DeepSeek n'a pas mis longtemps à réagir à la concurrence. Un peu plus d'un an après avoir bousculé le marché mondial de l'intelligence artificielle avec des modèles présentés comme redoutablement économes, l'entreprise chinoise a lancé cette semaine V4.1 Flash, une déclinaison pensée pour aller plus vite et coûter moins cher à exploiter que la génération précédente, sans sacrifier les performances sur les tâches les plus exigeantes.
Sur le plan technique, le modèle repose sur une architecture à 552 milliards de paramètres organisée en mélange d'experts, mais n'en active qu'une fraction à chaque requête : 8 milliards pour le traitement des données d'entrée, 16 milliards pour la génération des réponses. DeepSeek revendique aussi une nouveauté architecturale, baptisée « Causal-Encoder-Decoder », ainsi que des capacités visuelles natives permettant au modèle de traiter directement des images sans passer par un module séparé. Dans la gamme dévoilée cette semaine, V4.1 Flash se présente comme la version la plus légère.
Un dépassement revendiqué face à Kimi K3
Sur Terminal-Bench 2.1, un test qui évalue la capacité d'un modèle à exécuter des tâches complexes en autonomie, DeepSeek annonce un score de 90,6 pour V4.1 Flash, contre 88,3 pour le Kimi K3 de Moonshot AI. Le modèle chinois affirme même dépasser sur ce même indicateur le GPT-5.6 Sol d'OpenAI, crédité de 88,8, ainsi que son propre grand frère V4 Pro, à 87,9. Les domaines où l'écart serait le plus net : le code informatique, la cybersécurité et les tâches d'agent autonome, où un système doit enchaîner plusieurs étapes sans intervention humaine.

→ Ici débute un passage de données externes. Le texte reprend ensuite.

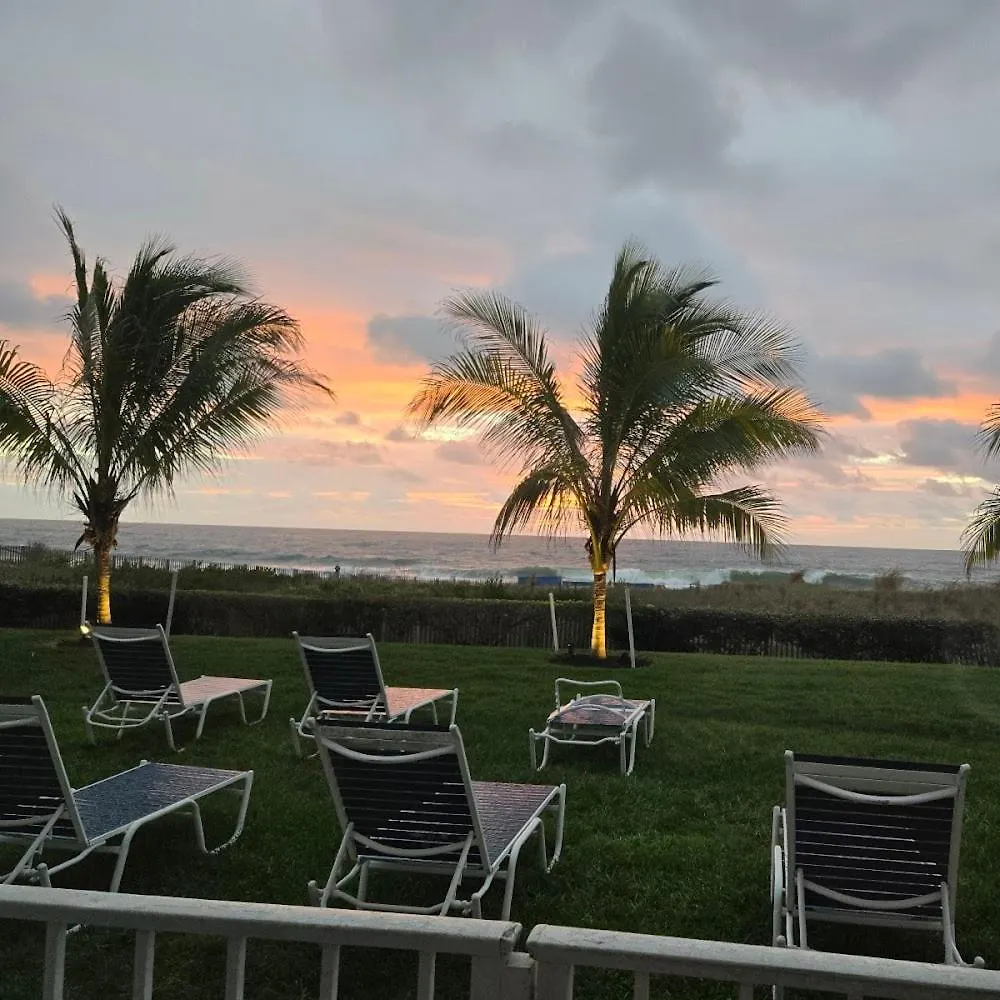 Resort Princess Royale Oceanfront 4*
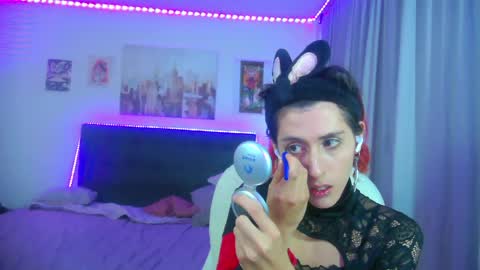 Snapshot of goth_minerva chatting on 1, 5, 2026 goth_minerva online show from 1, 5, 2026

Ces chiffres, publiés par l'entreprise elle-même et repris par la presse spécialisée de Hong Kong, n'ont pas encore fait l'objet d'une validation indépendante à grande échelle. Reste que la tendance qu'ils illustrent est réelle : les laboratoires chinois publient désormais des modèles à un rythme soutenu, avec un argument commercial récurrent, celui du rapport entre performance et coût d'exploitation, exprimé par certains acteurs du secteur en fractions de centime par requête.
L'ombre des restrictions américaines sur les puces
Cette bataille de l'efficience n'est pas qu'une question de prouesse technique. Elle se joue dans un contexte où les fabricants chinois de semi-conducteurs peinent à obtenir les puces les plus avancées, freinés par les restrictions à l'exportation imposées par Washington depuis plusieurs années. Faute d'un accès aussi large que leurs concurrents américains aux meilleurs processeurs graphiques, les développeurs chinois d'intelligence artificielle ont fait de la sobriété computationnelle un axe stratégique : obtenir davantage de résultats avec moins de matériel, plutôt que de chercher à égaler la puissance brute des géants américains.
Pour Pékin, chaque nouvelle publication de ce type sert aussi d'argument politique, la preuve que les restrictions américaines n'ont pas empêché l'émergence d'acteurs compétitifs. Pour les utilisateurs et les entreprises qui cherchent à intégrer l'IA générative à moindre coût, notamment dans les pays du Sud où les infrastructures de calcul restent limitées, cette course a un effet concret : des modèles open source de plus en plus performants, disponibles à des tarifs sensiblement inférieurs à ceux pratiqués par les grands noms américains du secteur.